Our faith does not shrink, though pressed by the flood of mortal ills. For we know that, Lord, you’re able and you’re willing to work through faithful leadership to restore stability, mend our brokenness, heal our wounds and deliver us from the exploitation of the poor or the least of these and from favoritism toward the rich, the elite of these.
We thank you for the empowering of thy servant, our 44th president, to inspire our nation to believe that, yes, we can work together to achieve a more perfect union.
And while we have sown the seeds of greed — the wind of greed and corruption, and even as we reap the whirlwind of social and economic disruption, we seek forgiveness and we come in a spirit of unity and solidarity to commit our support to our president by our willingness to make sacrifices, to respect your creation, to turn to each other and not on each other.
And now, Lord, in the complex arena of human relations, help us to make choices on the side of love, not hate; on the side of inclusion, not exclusion; tolerance, not intolerance. And as we leave this mountaintop, help us to hold on to the spirit of fellowship and the oneness of our family.
Who could imagine that President Obama would be followed by a man who represented that very greed, corruption, social and economic disruption? Rev. Lowery knew we would have to keep fighting, as he noted at the 50th anniversary of the March on Washington in 2013.
“We come today, 50 years later, it’s even stranger that there are men and forces who still seek to restrict our vote and deny our full participation,” Lowery said. “Well, we come here to Washington to say: We ain’t going back. We ain’t going back. We’ve come too far, marched too long, prayed too hard, wept too bitterly, bled too profusely and died too young to let anybody turn back the clock on our journey to justice.”
Watch the full speech here, courtesy of PBS Newshour.
The Visionary Project’s interview with Rev.

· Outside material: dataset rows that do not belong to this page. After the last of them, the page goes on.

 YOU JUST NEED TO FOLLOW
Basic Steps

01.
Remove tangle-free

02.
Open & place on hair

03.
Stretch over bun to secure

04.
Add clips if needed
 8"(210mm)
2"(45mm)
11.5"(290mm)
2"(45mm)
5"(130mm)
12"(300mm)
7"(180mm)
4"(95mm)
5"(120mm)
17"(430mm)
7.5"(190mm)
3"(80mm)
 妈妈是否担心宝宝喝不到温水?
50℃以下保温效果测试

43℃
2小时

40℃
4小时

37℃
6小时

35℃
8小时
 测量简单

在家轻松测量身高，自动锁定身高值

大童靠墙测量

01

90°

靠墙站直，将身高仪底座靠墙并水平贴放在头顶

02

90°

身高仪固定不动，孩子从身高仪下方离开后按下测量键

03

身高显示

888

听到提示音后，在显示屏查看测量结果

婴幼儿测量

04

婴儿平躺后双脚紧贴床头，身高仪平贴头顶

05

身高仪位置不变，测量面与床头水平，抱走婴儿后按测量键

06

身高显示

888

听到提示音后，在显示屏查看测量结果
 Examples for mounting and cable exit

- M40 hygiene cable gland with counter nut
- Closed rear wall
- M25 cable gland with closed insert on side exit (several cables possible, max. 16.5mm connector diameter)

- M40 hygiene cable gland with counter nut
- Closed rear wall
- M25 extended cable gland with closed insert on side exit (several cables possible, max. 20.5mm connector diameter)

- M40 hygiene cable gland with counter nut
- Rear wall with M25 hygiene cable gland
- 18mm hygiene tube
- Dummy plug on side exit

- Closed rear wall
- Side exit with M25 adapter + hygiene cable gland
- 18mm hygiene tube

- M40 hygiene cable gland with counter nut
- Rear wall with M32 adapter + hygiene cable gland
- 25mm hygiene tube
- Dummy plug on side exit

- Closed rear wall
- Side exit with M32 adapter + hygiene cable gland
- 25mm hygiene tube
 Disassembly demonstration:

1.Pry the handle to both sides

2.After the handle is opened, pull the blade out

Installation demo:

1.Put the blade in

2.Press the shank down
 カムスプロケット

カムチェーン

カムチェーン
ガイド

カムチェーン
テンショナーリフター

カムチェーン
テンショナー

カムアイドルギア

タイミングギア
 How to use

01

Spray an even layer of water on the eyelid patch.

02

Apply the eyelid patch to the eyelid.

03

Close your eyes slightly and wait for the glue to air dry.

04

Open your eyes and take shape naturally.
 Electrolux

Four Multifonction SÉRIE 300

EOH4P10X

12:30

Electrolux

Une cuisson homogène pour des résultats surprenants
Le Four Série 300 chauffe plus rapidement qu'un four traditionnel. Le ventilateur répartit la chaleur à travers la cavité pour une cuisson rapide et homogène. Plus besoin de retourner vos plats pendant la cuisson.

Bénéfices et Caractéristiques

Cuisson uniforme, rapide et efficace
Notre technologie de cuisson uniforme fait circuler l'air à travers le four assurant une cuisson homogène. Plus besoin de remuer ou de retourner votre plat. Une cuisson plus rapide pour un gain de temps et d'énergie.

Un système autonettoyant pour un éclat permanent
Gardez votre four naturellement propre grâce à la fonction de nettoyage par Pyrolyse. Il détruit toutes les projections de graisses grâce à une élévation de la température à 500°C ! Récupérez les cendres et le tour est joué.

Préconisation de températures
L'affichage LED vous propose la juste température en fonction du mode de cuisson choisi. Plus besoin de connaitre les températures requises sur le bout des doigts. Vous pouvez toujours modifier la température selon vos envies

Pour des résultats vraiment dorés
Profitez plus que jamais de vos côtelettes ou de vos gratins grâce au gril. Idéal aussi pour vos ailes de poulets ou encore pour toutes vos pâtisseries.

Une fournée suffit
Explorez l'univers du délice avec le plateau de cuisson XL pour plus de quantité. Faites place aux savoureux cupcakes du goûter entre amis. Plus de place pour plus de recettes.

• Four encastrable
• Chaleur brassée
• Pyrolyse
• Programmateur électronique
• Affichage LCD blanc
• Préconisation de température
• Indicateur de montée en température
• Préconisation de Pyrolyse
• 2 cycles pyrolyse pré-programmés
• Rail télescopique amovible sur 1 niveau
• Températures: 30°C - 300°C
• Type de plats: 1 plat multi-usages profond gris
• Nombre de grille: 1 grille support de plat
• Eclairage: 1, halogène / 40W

Lowery can be found in their Civil Rights Oral History Archive; listen to how he defines leadership.
The Library of Congress also has an oral history interview with Rev. Lowery, conducted by Joseph Mosnier back in June 2011.
I smiled when I saw this clip of a group of young black men from Morehouse College gathered around Lowery for his 94th birthday celebration.
Morehouse paid Rev. Lowery tribute today.
There are too many wonderful tributes, and tweets for me to post in this story, so I’ll just post this final one.
The Lion sleeps tonight in a better place, leaving behind the place he made better for all of us.